Maak alleen gebruik van de concernregeling binnen de WKR indien deze positief voor u uitpakt. Houd er hierbij rekening mee dat de concernregeling alleen geldt voor bv’s, nv’s en stichtingen en dat een belang van minimaal 95% gedurende het gehele jaar vereist is.

6. Loonkostenvoordeel voor lage lonen

Werkgevers die werknemers in dienst hebben met een loon tussen 100 en 125% van het wettelijk minimumloon (WML), krijgen een tegemoetkoming in de vorm van het lage-inkomensvoordeel (LIV). U krijgt het LIV alleen voor werknemers met minimaal 1.248 verloonde uren per jaar. Het gaat daarbij om alle uitbetaalde uren, dus ook uren waarvoor niet gewerkt wordt. Denk aan betaald verlof, ziekte, overwerk en uitbetaalde verlofuren.

Tip!
Ga na voor welke werknemers u op grond van het uurloon het loonkostenvoordeel zou kunnen ontvangen. Ga vervolgens na of zij het minimaal vereiste aantal uren werken. Zitten ze net onder de grens, dan kan het lonend zijn het aantal uren te verhogen. Zelfs als u uw werknemer extra betaald verlof zou geven, tellen de uren mee en kunt u het loonkostenvoordeel wellicht toch binnenhalen.

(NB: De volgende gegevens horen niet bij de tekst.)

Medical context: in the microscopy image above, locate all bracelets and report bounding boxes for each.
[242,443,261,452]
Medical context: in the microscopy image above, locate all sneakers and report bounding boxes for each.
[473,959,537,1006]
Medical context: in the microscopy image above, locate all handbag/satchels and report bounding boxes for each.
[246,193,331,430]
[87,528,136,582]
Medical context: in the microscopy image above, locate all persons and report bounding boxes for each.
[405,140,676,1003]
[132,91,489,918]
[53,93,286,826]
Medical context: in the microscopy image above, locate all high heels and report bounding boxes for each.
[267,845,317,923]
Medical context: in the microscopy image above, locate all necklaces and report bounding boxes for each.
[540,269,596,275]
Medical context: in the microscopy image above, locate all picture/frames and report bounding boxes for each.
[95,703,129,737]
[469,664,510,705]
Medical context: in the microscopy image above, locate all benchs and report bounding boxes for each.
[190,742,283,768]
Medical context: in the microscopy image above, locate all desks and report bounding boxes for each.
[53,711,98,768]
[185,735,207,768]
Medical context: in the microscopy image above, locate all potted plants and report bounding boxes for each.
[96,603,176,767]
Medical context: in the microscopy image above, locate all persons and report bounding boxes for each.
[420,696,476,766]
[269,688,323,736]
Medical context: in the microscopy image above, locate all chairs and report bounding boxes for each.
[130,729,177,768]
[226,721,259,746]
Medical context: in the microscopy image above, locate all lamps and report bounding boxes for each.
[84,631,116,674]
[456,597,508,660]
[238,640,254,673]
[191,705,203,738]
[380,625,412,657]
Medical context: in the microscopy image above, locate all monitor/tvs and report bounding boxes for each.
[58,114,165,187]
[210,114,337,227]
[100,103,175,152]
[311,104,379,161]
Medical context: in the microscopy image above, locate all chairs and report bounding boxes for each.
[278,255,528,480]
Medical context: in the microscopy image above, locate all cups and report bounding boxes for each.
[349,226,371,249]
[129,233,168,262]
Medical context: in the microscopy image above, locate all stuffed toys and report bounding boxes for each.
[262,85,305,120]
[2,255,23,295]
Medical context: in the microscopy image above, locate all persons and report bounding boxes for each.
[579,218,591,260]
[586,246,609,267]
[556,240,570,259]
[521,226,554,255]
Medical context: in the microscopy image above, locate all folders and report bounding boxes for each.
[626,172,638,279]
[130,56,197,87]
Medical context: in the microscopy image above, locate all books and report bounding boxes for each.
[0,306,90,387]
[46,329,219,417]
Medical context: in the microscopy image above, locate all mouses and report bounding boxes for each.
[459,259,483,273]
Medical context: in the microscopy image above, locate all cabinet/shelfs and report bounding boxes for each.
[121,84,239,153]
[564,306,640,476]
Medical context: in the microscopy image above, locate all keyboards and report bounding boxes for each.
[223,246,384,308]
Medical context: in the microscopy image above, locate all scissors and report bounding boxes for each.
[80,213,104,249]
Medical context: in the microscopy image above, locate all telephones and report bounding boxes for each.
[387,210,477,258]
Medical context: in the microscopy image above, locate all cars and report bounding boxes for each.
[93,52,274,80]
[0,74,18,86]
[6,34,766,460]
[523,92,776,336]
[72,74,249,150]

Is het uurloon te hoog, dan kunt u in plaats van loon wellicht gebruikmaken van alternatieven. Denk daarbij aan onbelaste kostenvergoedingen en het onderbrengen van belast loon in de werkkostenregeling. Dit loon telt namelijk niet mee voor de bepaling van het LIV.

Jeugd-LIV  

Voor jongeren van 18 t/m 20 jaar geldt een lagere tegemoetkoming in de vorm van het jeugd-LIV. De bedragen voor 2023 vindt u in onderstaande tabel. De eis van minstens 1.248 verloonde uren geldt niet voor het jeugd-LIV. 

Leeftijd op 31-12-2022 

Jeugd-LIV per uur 

Maximum jeugd-LIV per jaar 

18 jaar 

€ 0,07 

€ 135,20 

19 jaar 

€ 0,08 

€ 166,40 

20 jaar 

€ 0,30 

€ 613,60 

  

7. Vraag tijdig de WBSO aan

Werkgevers die innovatieve activiteiten verrichten, kunnen via de WBSO een fiscale tegemoetkoming krijgen in de vorm van een percentage van de gemaakte kosten. Deze kosten bestaan uit de direct toerekenbare salariskosten plus de overige toerekenbare kosten van innovatie. Als u innovatieve activiteiten gaat uitvoeren, kunt u de WBSO vooraf online aanvragen bij de Rijksdienst voor Ondernemend Nederland (rvo.nl). Aanvragen kan in vier periodes per jaar.

Let op! 

Aanvragen voor de eerste periode van 2024 moeten uiterlijk 20 december 2023 bij RVO binnen zijn.

 

8. Beperken 30%-regeling (Expat-regeling) vanaf 2024

Werknemers die van buiten Nederland worden aangeworven om in Nederland te komen werken, maken dubbele kosten (zogenaamde extraterritoriale kosten). Onder voorwaarden mag een werkgever deze kosten onbelast vergoeden. Dat mag op declaratiebasis, waarbij dus de werkelijke (kwalificerende) kosten worden vergoed. Makkelijker (en vaak voordeliger) is het om standaard 30% van de totale beloning onbelast te vergoeden (zonder nader bewijs). De afgelopen jaren zijn veel buitenlandse werknemers in Nederland aan de slag gegaan met deze 30%-regeling.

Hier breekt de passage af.